Euglena gracilis Z and SMZ strains were exposed to copper sulfate, zinc sulfate, sodium cyanide, copper- and zinc-cyanide complexes mixed species solutions and one tailings sample for 24 h and 48 h. Two methods for the assessment of inhibitory concentration at 50% (IC50) were applied namely an optical density measurement at the absorbance wavelength 610 nm and a modified resazurin assay. The modified resazurin assay provided more robust and reproducible results.
The 48 h exposure showed that CuSO4 induced toxicity to Z (IC50= 20 mg Cu/L) and SMZ (IC50= 116 mg Cu/L). Zinc sulfate showed limited toxicity to both strains of E. gracilis with high IC50 values (IC50=565 mg Zn/L) for Z and (IC50=1490 mg Zn/L) for SMZ.
Based on a WAD CN molar basis the cytotoxicity data (IC50) for E. gracilis Z in the order of: NaCN (1.24 mg CN/L, 95% CI: 1.03 to 1.5) ~ zinc-cyanide complex mixed species (1.61 mg CN/L, 95% CI:1.3 to 2) > copper-cyanide complex mixed species (4.17 mg CN/L, 95% CI:3.7 to 4.7) and for SMZ cells in the order of NaCN (1.02 mg CN/L, 95% CI:0.91 to 1.1) > zinc-cyanide complex mixed species (2.13 mg CN/L, 95% CI:1.7 to 2.7) > copper-cyanide complex mixed species (5.54 mg CN/L, 95% CI:5 to 6.1), respectively.
Further, the chicken was used as a surrogated model for the migratory birds to determine the effects of short-term exposure to sub-lethal doses of sodium cyanide, copper-cyanide complex mixed species, zinc-cyanide complex mixed species and gold mine tailings sample contains less than the ICMC guideline (50 mg WAD CN/L). Based on the CN released it has been found that the toxicity (in chickens) is in the order of:
NaCN > zinc-cyanide complex mixed species > copper-cyanide complex mixed species.
Calibration of toxicity of NaCN to E. gracilis against chicken showed a good relationship (correlation coefficient R2= 0.9858 and 0.9663 for Z and SMZ, respectively) between the two models, giving a predictive equation for the safe CN level in the water that migratory birds may consume if accessing TSFs at gold mines.

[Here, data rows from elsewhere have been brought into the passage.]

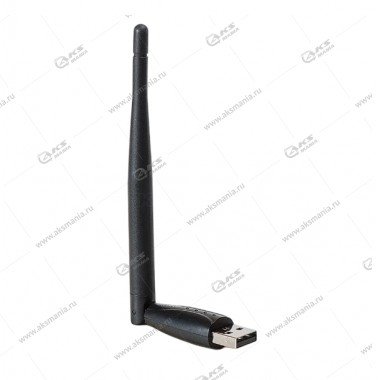 Wi-fi adapter Wireless-N 150Mbps с антенной UW10-2DB/MT7601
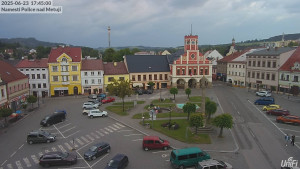 Město Police nad Metují - Masarykovo náměstí - 23.6.2025 v 17:45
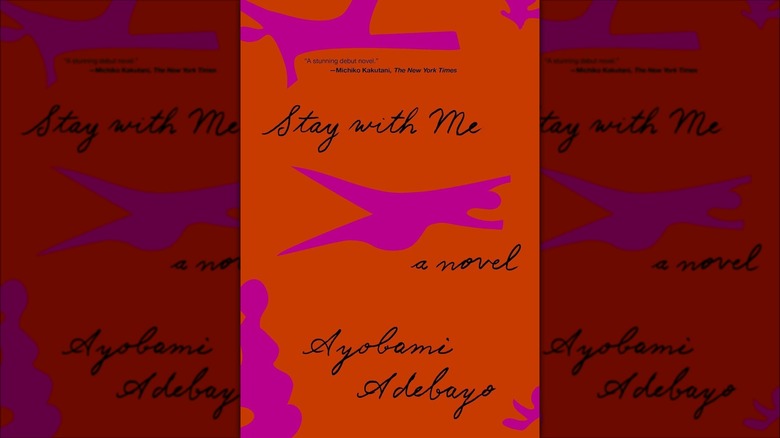 "Stay with Me" book cover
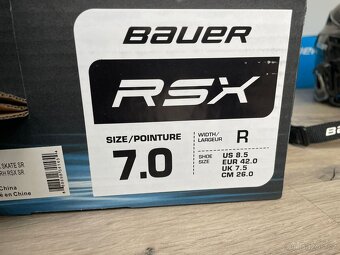 In line brusle Bauer RSX, vel 7 (42) NOVÉ - 8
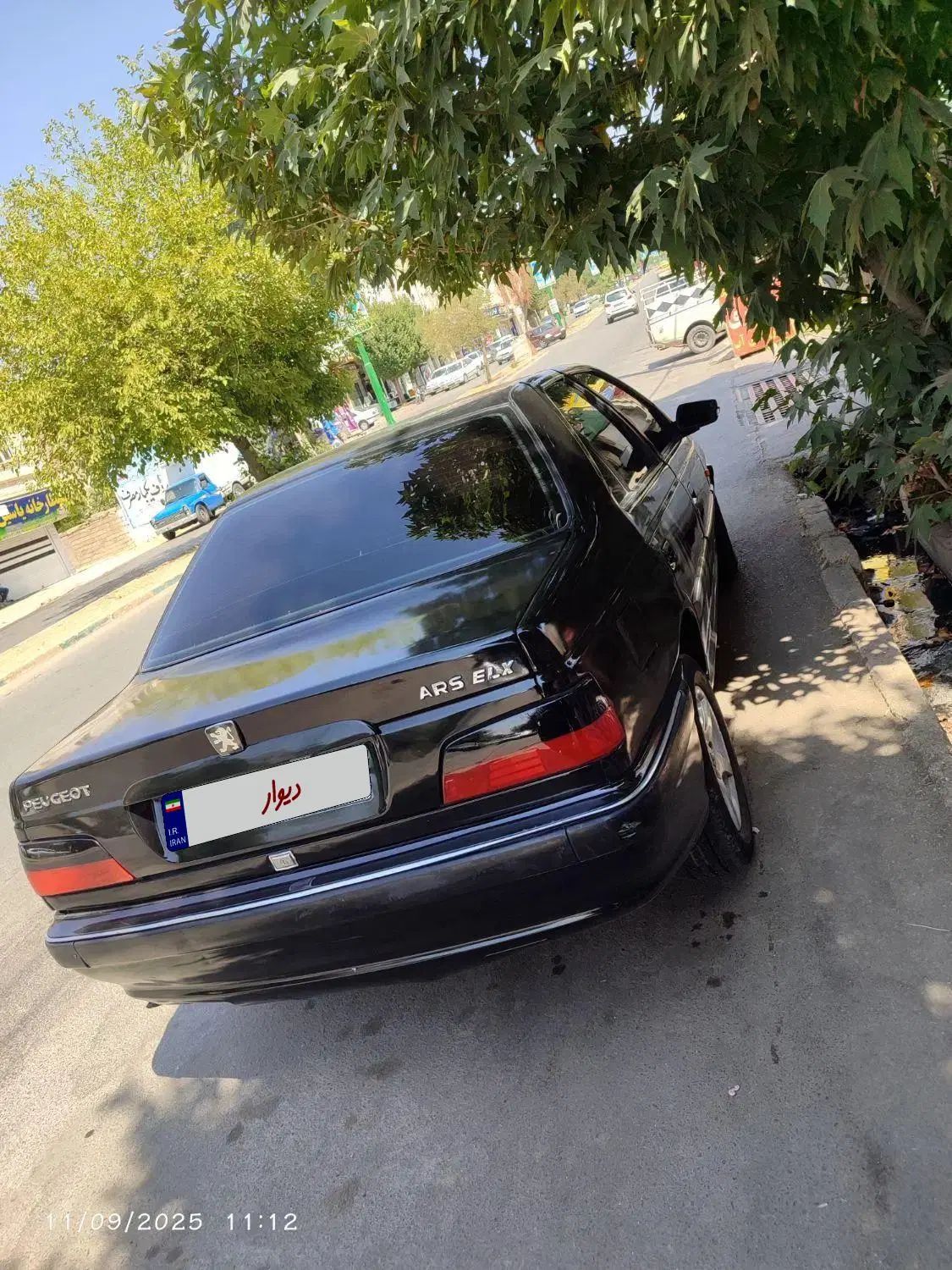 پژو پارس XU7ساده - 1382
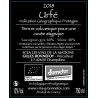 La Madone BLANC DE GRIS igp urfée blanc 75 cl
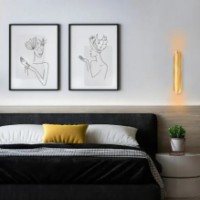 Candelabru de perete Trendy Alkar 3141 Gold 13x40x8cm GTR002360 imaginea #4 — magazin online Desire.md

No clinical signs were observed in chickens treated with tailings water contains 22 mg/L WAD CN. However, from the predictive equations it was concluded that the current ICMC guideline of 50 mg WAD CN/L may not be totally safe to some bird species such as Mallard duck Anas platyrhynchos, American kestrel (AK) and Black vulture (BV) based on comparison with existing toxicity data for these species.
In addition, this study provides a practical guidance for the risk assessment of biota from cyanide exposure using Euglena gracilis that can potentially replace the conventional toxicity testing of a bird species (or chicken) and can reduce routine chemical cyanide speciation measurements. The latter is restricted by the availability of only a few analytical laboratories in the country and requirement for sample preservation.
This study confirmed that Euglena gracilis Z and SMZ can be used as a screening tool to monitor toxicity of copper- and zinc-cyanide complexes that are present in gold mining tailings.
In order to use this bioassay organism for cyanide and metal-cyanide complexes assessment, further laboratory and fieldwork may be required to calibrate the toxicity of other metal-cyanide complexes with the chicken model and evaluated the toxicity of cyanide and WAD CN considering multiple-doses. It is worthy of notice that the use of wild birds for toxicity testing is ethically impossible. Therefore the chicken model is a good alternative.